--- Текст документа ---
* * * * * * * * *

Набросив куртку, Лобытов заторопился к ферме. То, что он увидел, буквально потрясло его. Доярки пытались поднимать коров и подвязывать к стойлам веревками.
- Ноги не держат. Иные вторые сутки лежат без движения. Значит, пролежни будут. Падеж начнется, - объяснили пригорюнившиеся доярки свое странное нововведение.
- На веревках поднимать нельзя, бока коров изотрутся до крови. Они ж - кожа да кости, - запротестовала только что появившаяся на ферме пожилая доярка.
- Я еду в Вологду в пожарное депо, - на ходу крикнул Лобытов. - Постараюсь выпросить списанные пожарные шланги.
Реальность, с которой столкнулся председатель, вмиг вышибла из головы радужные планы о предстоящем переустройстве хозяйства. Стало ясно, с чего начинать. Надо любой ценой продержаться до первой травы, не допустить падежа. Но легко сказать: ведь до хорошего травостоя еще долгих полтора месяца.

* * * * * * * * *

--- Исходные данные ---
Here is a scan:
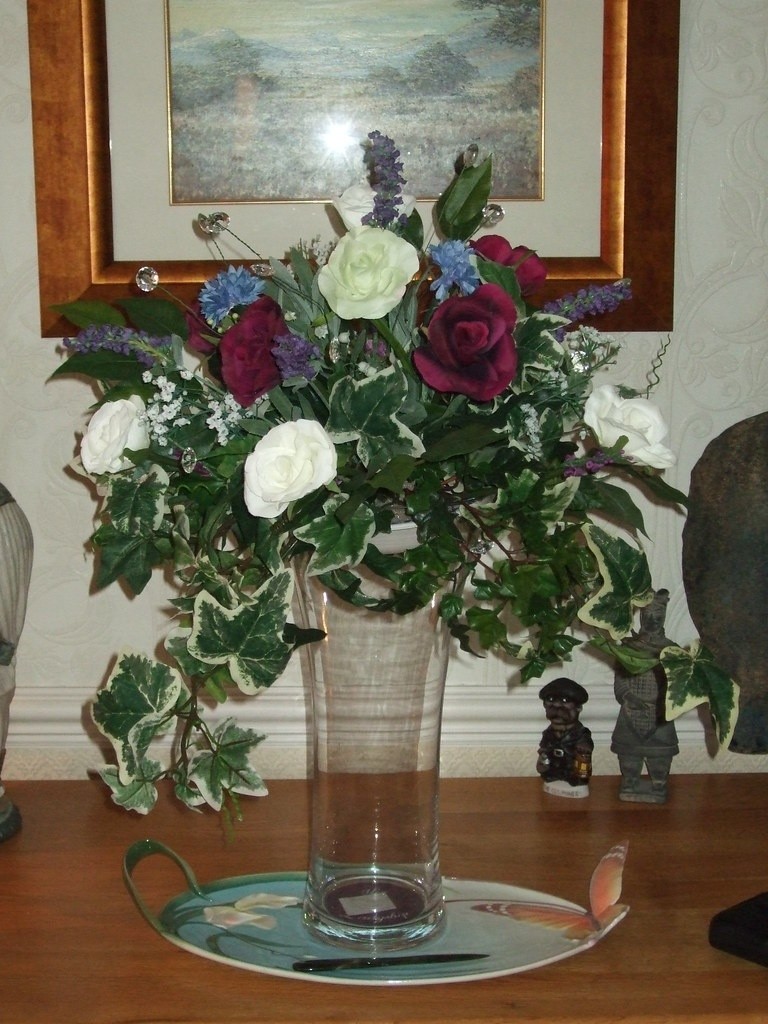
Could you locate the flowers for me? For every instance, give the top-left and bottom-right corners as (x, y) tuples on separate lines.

* * * * * * * * *

--- Цель задания ---
Перепиши фрагмент текста о ферме, который начинается со слов «- Ноги не держат.» и заканчивается словами «списанные пожарные шланги.», поменяв в нём «пролежни» на «язвы».

--- Ответ к заданию ---
- Ноги не держат. Иные вторые сутки лежат без движения. Значит, язвы будут. Падеж начнется, - объяснили пригорюнившиеся доярки свое странное нововведение.
- На веревках поднимать нельзя, бока коров изотрутся до крови. Они ж - кожа да кости, - запротестовала только что появившаяся на ферме пожилая доярка.
- Я еду в Вологду в пожарное депо, - на ходу крикнул Лобытов. - Постараюсь выпросить списанные пожарные шланги.